The employee, who is of Indian heritage, says colleagues and a supervisor at Network Video Production in Chicago denigrated his faith and national origin through bigoted comments. He also alleges that his employer decreased his work assignments and delayed sending paychecks after he complained about one of those comments. According the Muslim worker, this alleged retaliation made it impossible for him to maintain a living wage, and he was therefore forced to resign.

Even after resigning from the company, the Muslim worker claims staff of his former employer harassed and intimidated him when they encountered each other at other work sites.

"Every American employee deserves a workplace free of religious or ethic discrimination," said CAIR-Chicago staff attorney Rima Kapitan. "Companies have a legal obligation to prevent a hostile work environment and to refrain from retaliating against workers who assert their rights."

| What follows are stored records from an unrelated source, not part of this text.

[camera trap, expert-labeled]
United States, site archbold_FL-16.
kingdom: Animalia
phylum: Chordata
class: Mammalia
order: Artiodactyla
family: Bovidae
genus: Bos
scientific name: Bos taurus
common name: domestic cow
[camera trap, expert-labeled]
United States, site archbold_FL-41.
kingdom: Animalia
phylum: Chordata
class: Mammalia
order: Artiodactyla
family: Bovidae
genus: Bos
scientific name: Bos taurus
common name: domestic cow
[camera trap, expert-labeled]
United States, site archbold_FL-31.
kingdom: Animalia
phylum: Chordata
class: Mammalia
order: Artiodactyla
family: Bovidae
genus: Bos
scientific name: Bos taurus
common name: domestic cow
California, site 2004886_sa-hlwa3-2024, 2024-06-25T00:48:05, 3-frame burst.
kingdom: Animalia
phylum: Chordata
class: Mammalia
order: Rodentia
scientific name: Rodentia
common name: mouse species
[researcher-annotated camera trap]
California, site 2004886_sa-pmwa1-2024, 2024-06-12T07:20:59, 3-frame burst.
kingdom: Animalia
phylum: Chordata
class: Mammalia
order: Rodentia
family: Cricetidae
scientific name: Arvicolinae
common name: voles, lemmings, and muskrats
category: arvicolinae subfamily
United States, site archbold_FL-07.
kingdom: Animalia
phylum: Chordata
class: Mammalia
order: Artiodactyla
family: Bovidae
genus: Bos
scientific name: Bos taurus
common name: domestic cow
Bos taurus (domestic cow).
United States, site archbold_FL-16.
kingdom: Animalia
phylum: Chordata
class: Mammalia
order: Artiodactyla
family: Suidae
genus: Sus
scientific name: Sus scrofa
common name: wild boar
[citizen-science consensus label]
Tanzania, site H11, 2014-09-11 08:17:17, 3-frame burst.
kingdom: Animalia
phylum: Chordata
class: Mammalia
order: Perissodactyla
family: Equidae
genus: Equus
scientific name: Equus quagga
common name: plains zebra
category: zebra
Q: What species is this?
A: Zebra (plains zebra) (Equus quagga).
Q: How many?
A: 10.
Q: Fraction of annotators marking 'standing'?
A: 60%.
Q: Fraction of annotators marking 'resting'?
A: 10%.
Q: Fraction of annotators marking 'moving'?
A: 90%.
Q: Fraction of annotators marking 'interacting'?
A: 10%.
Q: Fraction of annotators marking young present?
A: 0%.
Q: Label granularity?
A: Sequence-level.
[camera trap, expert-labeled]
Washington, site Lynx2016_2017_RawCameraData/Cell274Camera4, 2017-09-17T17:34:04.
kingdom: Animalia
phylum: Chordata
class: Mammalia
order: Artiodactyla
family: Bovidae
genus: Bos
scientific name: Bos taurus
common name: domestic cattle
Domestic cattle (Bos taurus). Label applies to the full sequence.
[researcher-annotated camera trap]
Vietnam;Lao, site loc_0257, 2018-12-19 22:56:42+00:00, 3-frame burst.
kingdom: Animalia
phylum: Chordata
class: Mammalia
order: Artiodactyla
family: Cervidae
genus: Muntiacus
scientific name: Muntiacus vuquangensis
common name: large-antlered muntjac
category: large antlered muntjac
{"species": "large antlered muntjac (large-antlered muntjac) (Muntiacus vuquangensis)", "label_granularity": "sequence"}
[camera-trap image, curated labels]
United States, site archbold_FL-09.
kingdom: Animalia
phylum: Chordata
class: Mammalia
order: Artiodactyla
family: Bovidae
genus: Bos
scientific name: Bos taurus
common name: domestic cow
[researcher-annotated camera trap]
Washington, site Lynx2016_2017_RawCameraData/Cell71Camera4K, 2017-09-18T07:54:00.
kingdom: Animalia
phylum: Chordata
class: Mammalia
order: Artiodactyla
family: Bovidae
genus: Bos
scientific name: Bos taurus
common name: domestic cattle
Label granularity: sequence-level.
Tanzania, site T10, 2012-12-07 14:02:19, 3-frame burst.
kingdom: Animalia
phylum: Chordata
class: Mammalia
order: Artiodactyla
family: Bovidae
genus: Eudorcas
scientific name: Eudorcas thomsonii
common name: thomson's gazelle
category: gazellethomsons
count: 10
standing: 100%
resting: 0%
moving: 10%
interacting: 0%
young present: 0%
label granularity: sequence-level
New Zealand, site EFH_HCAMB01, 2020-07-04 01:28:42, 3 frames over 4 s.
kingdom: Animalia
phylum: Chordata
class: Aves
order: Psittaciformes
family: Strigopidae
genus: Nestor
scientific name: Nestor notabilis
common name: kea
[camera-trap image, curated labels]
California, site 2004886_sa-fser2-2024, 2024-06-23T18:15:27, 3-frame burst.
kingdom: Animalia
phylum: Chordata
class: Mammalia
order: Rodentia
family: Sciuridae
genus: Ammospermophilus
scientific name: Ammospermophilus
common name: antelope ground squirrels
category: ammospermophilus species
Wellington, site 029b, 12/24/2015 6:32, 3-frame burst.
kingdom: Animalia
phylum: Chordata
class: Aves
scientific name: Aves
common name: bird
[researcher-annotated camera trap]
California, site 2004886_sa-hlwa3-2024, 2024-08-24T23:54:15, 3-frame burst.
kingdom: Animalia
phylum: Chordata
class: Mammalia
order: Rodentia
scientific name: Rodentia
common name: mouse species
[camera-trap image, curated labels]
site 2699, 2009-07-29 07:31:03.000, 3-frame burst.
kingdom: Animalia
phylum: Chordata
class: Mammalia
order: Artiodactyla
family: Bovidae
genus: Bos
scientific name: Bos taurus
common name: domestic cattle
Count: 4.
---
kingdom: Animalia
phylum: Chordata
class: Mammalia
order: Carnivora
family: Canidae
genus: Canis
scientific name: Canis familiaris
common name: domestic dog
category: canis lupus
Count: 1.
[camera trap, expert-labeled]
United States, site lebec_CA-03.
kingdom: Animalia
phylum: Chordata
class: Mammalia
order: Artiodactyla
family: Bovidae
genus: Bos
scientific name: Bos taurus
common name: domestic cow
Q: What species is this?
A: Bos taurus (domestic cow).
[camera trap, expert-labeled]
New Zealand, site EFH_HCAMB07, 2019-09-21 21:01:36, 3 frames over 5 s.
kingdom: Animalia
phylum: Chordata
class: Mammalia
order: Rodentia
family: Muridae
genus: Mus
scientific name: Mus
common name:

Kapitan says CAIR offers a booklet, called "An Employer's Guide to Islamic Religious Practices," designed to prevent just such incidents.

CAIR, America's largest Islamic civil liberties group, has 33 offices and chapters nationwide and in Canada. Its mission is to promote justice, enhance the understanding of Islam, and empower American Muslims.

1 comment:

Mark said...

Network Video Production isn't a name, probably. I googled the words, then again in quotes and in quotes and with the word: Chicago, and they aren't on the 'net. Now that is possible, but I doubt it.